Looking for some help on grouping tables into extr...
# getting-started
e
Looking for some help on grouping tables into extractors/taps for load balancing. Brief background: 100's of tables spread over 5 db servers. Each db server allows 5 simultaneous connections. Most tables have reasonable volume, but some are doing 100's of rows per second. I tried all tables listed in a single extractor, but the big tables take too long and starve the little tables. I tried extractor-per-table, but learned of my 5 connections limit. I'm going for 5 extractors per db with the tables divided up among the extractors (randomly for now, could take care to split up busy tables). My question is about state: It seems like state is tracked at the extractor level, so, would it be possible to move a table from one extractor to another in this arrangement if needed for balancing? Any other suggestions on how to handle this?
d
State is tracked based on the Job ID passed to
meltano elt
, which matches the schedule name if you used
meltano schedule
to define a scheduled pipeline. So state is tracked per scheduled pipeline, and multiple pipelines can use the same extractor. In your case, it sounds like you have an extractor for each DB, and then 5 inheriting extractors for each of those with a specific subset of selected tables, and then one schedule for each of those inheriting extractors. Since state is tracked per schedule, moving a stream from one schedule to another would require you to also move the state from one schedule to the other, which right now would require you to manually modify the
job
table in the system database: https://meltano.com/docs/project.html#system-database I'd be interested in exploring automatic parallelization over different tap processes using "subpipelines" so that we could track the state for each DB's tables in one place while the way the tables are balanced over different subprocesses can change over time. @ken_payne has suggested something like that before as well. Maybe it's time to create an issue, Ken?

......

§ **WRITTEN INSTRUCTION A**: Show every line of the entries that contains the string "toilet", matching case exactly.

......

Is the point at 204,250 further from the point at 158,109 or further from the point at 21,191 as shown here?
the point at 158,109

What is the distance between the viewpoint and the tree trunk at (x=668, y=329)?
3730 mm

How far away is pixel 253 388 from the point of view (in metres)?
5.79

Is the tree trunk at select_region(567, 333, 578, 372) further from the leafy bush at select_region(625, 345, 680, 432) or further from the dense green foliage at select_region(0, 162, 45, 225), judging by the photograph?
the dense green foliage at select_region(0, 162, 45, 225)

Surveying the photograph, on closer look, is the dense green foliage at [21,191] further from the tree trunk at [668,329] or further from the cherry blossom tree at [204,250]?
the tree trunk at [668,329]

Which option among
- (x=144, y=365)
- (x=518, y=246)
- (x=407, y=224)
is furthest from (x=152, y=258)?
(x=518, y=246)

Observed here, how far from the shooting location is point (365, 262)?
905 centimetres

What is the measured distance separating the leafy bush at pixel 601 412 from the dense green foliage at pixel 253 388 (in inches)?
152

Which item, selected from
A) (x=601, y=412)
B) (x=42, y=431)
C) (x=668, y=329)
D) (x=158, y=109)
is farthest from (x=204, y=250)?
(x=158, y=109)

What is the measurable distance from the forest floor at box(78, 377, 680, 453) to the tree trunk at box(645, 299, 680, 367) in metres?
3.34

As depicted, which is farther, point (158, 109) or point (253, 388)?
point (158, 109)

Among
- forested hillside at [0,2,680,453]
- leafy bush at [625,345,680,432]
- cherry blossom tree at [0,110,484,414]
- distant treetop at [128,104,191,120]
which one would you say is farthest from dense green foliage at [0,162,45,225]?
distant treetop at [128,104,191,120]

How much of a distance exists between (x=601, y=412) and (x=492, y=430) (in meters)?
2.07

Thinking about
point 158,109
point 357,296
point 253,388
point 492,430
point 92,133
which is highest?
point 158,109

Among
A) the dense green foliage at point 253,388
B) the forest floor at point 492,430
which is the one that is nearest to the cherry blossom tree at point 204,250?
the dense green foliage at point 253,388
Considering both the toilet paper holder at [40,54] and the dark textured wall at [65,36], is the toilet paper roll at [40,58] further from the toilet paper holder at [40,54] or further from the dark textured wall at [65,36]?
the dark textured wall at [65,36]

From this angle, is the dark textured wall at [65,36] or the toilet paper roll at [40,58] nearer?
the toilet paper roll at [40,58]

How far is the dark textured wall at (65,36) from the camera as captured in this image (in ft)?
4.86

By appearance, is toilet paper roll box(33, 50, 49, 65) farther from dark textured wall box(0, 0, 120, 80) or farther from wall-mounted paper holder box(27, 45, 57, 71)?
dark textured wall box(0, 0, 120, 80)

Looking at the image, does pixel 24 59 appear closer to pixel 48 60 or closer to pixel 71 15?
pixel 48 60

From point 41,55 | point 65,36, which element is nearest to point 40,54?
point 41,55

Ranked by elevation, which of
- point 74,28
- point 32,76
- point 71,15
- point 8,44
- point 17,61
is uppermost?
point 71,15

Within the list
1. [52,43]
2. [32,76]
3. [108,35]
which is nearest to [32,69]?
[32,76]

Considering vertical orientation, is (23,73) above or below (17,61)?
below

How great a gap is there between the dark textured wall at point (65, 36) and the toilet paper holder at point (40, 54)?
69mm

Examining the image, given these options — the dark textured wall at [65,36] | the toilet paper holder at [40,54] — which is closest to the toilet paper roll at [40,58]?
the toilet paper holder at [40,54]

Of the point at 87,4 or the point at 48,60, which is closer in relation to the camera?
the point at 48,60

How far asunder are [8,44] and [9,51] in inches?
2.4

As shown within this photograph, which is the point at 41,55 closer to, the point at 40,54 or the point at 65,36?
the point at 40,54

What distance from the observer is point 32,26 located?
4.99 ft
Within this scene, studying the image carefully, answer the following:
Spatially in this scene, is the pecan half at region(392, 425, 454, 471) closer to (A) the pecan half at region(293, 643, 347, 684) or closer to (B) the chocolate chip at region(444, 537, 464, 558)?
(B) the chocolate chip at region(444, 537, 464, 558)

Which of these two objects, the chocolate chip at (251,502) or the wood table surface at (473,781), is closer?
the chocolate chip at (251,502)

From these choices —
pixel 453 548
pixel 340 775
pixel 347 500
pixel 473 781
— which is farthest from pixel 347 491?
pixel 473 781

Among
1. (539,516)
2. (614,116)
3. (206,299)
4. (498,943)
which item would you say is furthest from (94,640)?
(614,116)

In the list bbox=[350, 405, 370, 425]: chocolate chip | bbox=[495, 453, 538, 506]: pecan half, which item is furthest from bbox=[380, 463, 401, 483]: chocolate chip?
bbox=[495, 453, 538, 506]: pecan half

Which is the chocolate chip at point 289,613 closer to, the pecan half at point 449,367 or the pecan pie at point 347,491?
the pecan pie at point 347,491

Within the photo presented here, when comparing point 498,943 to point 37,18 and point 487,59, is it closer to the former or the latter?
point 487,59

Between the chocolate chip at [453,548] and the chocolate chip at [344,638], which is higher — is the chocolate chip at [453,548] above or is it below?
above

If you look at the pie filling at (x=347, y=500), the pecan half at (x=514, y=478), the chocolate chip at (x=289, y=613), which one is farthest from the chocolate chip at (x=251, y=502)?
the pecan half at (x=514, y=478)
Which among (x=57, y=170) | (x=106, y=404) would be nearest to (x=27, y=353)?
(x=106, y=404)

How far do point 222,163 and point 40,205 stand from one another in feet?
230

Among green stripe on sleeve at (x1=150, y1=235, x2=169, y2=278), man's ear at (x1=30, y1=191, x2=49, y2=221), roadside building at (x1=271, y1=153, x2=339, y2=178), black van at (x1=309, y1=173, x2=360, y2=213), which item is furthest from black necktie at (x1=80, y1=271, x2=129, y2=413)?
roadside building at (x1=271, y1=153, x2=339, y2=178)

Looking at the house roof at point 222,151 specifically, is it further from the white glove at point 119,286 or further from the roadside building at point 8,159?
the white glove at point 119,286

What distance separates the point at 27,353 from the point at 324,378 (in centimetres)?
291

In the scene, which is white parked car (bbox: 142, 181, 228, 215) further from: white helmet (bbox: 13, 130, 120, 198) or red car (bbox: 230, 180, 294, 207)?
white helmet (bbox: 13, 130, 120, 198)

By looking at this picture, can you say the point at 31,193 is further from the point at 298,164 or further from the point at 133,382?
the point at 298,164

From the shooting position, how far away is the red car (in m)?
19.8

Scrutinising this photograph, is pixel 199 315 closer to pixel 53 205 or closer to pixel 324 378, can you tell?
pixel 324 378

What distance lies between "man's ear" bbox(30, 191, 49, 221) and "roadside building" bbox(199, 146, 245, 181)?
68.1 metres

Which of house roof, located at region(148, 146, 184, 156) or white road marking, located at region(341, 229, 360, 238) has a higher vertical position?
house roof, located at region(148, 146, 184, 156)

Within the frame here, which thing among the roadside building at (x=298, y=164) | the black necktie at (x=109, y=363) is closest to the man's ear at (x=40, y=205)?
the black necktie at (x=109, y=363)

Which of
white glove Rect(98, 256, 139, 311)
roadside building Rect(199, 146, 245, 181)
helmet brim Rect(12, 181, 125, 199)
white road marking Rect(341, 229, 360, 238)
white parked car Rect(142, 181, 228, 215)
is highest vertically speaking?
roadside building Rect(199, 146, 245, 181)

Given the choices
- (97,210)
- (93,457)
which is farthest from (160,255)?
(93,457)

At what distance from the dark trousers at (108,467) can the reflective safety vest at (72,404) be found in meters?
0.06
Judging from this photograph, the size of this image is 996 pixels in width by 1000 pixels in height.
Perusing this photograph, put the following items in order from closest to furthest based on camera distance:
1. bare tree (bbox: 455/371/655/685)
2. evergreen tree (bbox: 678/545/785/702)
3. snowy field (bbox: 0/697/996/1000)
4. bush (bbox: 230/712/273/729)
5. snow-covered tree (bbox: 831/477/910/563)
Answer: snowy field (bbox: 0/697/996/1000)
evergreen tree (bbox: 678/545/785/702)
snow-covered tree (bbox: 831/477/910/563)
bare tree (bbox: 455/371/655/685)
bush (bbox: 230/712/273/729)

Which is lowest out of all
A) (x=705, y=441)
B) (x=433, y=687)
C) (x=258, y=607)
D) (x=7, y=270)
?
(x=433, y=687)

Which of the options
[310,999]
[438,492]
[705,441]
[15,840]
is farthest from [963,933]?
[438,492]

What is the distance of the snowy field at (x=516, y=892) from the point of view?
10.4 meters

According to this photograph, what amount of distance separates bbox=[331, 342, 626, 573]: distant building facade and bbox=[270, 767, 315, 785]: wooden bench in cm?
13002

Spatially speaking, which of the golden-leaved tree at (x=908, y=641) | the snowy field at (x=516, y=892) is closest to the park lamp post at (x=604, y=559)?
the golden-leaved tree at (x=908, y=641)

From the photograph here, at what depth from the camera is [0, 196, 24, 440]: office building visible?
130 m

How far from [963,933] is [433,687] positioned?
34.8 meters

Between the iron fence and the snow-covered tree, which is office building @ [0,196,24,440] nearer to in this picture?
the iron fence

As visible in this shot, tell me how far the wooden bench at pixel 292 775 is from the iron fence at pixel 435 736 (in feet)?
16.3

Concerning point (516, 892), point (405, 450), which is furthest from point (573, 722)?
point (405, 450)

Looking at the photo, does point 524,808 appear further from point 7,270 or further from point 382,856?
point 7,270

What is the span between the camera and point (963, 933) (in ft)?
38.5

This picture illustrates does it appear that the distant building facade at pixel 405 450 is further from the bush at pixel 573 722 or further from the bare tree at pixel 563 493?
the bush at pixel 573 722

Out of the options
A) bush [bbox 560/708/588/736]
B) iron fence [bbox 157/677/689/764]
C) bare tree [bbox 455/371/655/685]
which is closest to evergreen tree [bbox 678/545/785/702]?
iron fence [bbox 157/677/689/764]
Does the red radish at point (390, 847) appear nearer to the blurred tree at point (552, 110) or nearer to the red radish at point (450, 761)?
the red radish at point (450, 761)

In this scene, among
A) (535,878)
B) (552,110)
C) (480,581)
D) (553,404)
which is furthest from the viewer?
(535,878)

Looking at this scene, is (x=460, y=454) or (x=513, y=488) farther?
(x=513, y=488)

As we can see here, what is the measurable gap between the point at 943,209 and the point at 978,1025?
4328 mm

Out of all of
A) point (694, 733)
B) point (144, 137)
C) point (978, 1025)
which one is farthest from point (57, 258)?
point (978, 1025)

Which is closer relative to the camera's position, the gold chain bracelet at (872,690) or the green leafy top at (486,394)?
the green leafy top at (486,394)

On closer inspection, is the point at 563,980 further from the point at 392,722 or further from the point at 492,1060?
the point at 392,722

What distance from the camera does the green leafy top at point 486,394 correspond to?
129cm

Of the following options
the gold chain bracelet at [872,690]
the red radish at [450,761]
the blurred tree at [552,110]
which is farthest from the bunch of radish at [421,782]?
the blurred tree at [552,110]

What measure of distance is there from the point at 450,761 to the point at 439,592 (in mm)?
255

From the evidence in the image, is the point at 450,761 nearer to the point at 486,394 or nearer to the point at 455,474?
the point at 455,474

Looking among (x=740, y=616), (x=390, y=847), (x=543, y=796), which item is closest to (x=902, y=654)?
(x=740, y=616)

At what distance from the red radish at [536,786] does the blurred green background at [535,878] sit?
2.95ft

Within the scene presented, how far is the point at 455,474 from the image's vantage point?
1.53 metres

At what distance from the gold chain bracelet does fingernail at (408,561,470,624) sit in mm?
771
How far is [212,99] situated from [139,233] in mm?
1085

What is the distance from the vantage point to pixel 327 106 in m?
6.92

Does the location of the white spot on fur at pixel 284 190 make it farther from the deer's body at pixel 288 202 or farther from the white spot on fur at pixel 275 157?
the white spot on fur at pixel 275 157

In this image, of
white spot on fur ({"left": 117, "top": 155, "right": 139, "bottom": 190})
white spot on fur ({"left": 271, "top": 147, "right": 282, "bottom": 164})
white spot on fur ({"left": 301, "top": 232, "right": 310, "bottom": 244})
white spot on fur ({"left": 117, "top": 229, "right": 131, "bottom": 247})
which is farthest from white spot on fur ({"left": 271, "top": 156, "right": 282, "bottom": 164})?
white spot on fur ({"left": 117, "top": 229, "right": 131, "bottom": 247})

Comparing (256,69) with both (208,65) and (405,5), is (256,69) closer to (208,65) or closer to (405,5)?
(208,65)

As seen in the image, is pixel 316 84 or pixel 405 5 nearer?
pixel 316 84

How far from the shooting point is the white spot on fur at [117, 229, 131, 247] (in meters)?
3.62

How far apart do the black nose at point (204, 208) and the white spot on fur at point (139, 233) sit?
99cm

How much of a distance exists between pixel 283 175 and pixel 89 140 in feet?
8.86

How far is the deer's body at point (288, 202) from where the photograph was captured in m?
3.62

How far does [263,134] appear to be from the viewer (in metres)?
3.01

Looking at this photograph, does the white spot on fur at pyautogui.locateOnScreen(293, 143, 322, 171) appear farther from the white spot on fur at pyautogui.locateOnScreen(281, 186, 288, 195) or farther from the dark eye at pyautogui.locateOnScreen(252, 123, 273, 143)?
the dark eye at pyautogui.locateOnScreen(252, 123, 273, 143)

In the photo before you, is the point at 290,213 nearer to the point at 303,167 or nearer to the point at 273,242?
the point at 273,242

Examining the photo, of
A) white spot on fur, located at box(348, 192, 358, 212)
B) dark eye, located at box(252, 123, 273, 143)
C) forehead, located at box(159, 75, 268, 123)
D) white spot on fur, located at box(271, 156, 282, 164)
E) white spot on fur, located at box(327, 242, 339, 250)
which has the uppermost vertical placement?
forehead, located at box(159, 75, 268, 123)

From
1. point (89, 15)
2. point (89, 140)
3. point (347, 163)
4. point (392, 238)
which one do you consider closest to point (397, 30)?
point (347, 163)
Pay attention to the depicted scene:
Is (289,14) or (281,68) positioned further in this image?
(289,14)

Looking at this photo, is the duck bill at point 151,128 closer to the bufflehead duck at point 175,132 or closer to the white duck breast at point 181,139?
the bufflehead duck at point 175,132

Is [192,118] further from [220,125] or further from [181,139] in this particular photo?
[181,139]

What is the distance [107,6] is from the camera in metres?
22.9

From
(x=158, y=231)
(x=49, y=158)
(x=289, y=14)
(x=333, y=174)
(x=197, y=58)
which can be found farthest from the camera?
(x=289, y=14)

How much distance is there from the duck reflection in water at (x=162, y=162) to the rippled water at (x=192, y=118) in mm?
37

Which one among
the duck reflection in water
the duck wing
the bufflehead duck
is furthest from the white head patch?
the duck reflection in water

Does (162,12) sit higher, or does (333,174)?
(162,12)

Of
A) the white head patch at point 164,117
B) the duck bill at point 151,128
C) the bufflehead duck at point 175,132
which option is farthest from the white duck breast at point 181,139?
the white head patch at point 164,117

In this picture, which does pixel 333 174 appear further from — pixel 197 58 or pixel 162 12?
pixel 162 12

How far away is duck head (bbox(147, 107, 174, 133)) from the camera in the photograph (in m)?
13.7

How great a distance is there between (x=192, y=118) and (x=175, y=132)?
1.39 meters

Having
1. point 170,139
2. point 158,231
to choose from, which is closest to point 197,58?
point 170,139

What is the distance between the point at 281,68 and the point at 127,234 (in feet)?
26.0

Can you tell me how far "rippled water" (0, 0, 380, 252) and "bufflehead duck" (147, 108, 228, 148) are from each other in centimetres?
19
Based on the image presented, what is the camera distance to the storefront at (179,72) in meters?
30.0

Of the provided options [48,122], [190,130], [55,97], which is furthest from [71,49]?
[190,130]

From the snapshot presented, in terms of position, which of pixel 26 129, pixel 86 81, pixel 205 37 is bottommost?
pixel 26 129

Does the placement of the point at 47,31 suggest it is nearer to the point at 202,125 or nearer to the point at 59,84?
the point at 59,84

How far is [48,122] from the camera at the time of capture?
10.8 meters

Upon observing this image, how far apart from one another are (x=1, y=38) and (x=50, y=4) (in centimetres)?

......

§ **WRITTEN INSTRUCTION B**: In the forum thread about grouping tables into extractors, list every way of arranging tables across extractors that the first poster says they tried or are going with.

§ **TASK ANSWER A**:
Considering both the toilet paper holder at [40,54] and the dark textured wall at [65,36], is the toilet paper roll at [40,58] further from the toilet paper holder at [40,54] or further from the dark textured wall at [65,36]?
From this angle, is the dark textured wall at [65,36] or the toilet paper roll at [40,58] nearer?
the toilet paper roll at [40,58]
By appearance, is toilet paper roll box(33, 50, 49, 65) farther from dark textured wall box(0, 0, 120, 80) or farther from wall-mounted paper holder box(27, 45, 57, 71)?
How great a gap is there between the dark textured wall at point (65, 36) and the toilet paper holder at point (40, 54)?
Examining the image, given these options — the dark textured wall at [65,36] | the toilet paper holder at [40,54] — which is closest to the toilet paper roll at [40,58]?
the toilet paper holder at [40,54]

§ **TASK ANSWER B**:
- All tables listed in a single extractor
- One extractor per table
- Five extractors per database, with the tables divided among them